EXERCISE INSTRUCTIONS
(A) Reproduce everything in the executor discussion from "Alternatively, the implementation" down to "(with interrupts disabled)?".
(B) In the executor discussion, what is one assumption that bugadani says these executors have to make?
(C) Pick up the executor discussion after its last sentence and continue writing it.

___ DOCUMENT TEXT ___

Those can get PRed to change them.

All right, that means we can come back to this once everything has been fixed.

Alternatively, the implementation can take a &mut &'static mut instead of creating the task state on the stack, and side-step the whole problem without burning cpu cycles resetting state that doesn't need resetting IMO.

@liebman
Copy link
Contributor

liebman commented Nov 18, 2024

How would this work if the block_on were inside of a critical section (with interrupts disabled)?

@bugadani
Copy link
Contributor

bugadani commented Nov 18, 2024

I think there are certain assumptions these executors have to make, one of them being "is not ran inside a critical section". After all, they are scheduled by interrupts. That reminds me, we're still missing the check in esp-hal-embassy. The best thing these can do is detect and panic. While the waiti instruction can break out of a critical section (at least on single-core), that's most likely not what the user would want.

___ DATASET EXTRACT ___

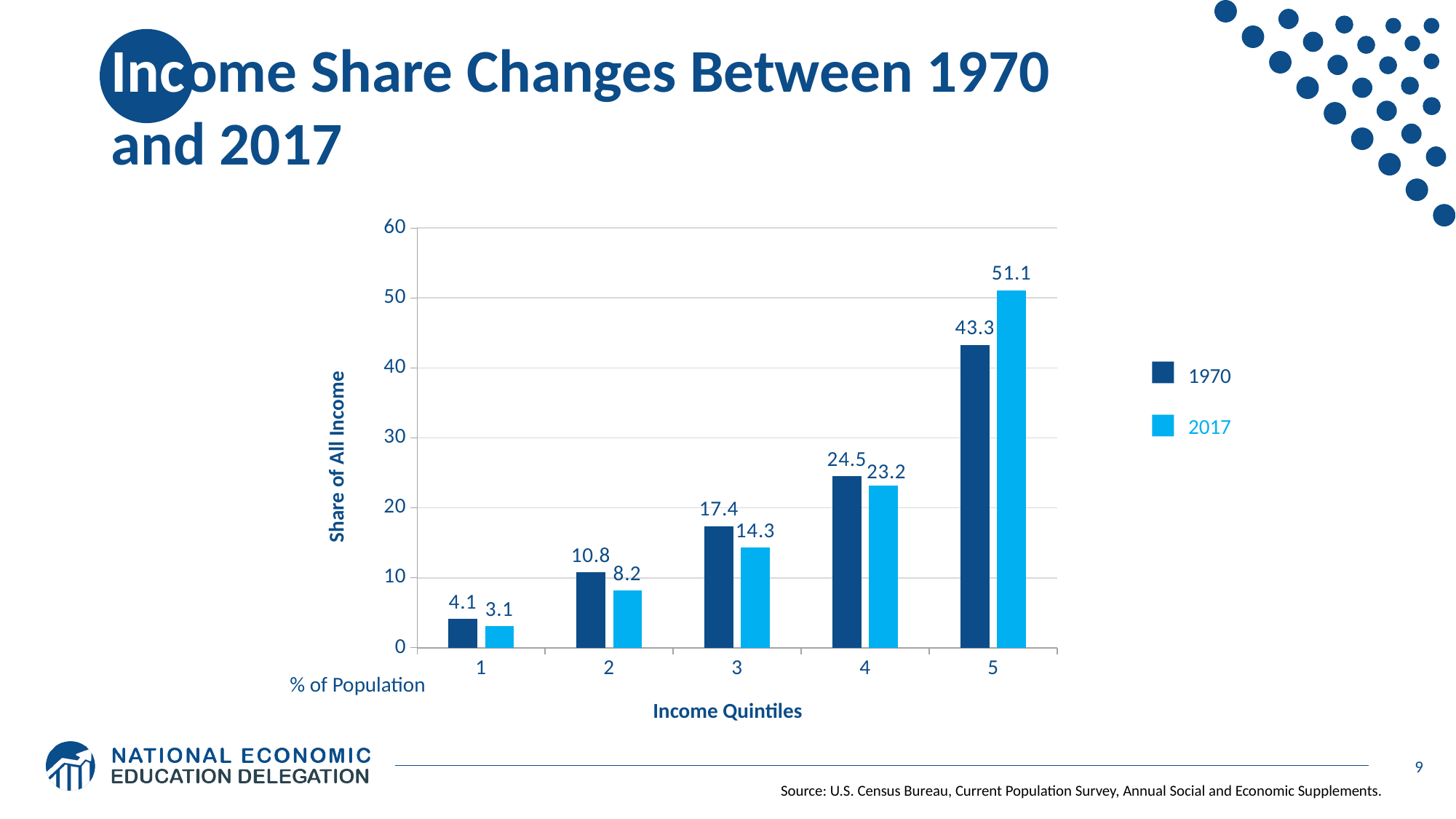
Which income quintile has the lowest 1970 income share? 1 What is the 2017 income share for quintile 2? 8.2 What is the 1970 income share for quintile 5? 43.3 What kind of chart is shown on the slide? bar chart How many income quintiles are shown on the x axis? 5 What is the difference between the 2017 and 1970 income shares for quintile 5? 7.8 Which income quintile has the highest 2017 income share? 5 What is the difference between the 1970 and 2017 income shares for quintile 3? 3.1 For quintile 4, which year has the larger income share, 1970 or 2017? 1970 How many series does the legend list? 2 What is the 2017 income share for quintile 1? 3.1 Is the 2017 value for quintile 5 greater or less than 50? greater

___

ANSWERS TO THIS EXERCISE
(A)
Alternatively, the implementation can take a &mut &'static mut instead of creating the task state on the stack, and side-step the whole problem without burning cpu cycles resetting state that doesn't need resetting IMO.

@liebman
Copy link
Contributor

liebman commented Nov 18, 2024

How would this work if the block_on were inside of a critical section (with interrupts disabled)?

(B) They must not be run inside a critical section.

(C)
@liebman
Copy link
Contributor

liebman commented Nov 18, 2024

If one is using sequential_storage it has an async interface and I think one needs to do flash operations in a critical section (at least on multicore). So how would one block on the future from that?

@bugadani
Copy link
Contributor

I would not recommend running flash operations asynchronously in the first place, the CPU can't read code while the operations are in progress. It works only as long as code that is running is in cache or RAM.

@liebman
Copy link
Contributor

liebman commented Nov 18, 2024

This has been around for a while: https://crates.io/crates/sequential-storage

@bugadani
Copy link
Contributor

I'll rephrase, I'd not recommend doing this on ESP32. You'll set yourself up for a world of pain. What I did in my stuff, was a fake async, that ran the operations synchronously, then yielded once. Anything else resulted in random errors.

I'm sure the async interface works with internal flash, or when running from RAM, I have nothing against the concept. All I'm saying is that don't expect it to work on ESP32.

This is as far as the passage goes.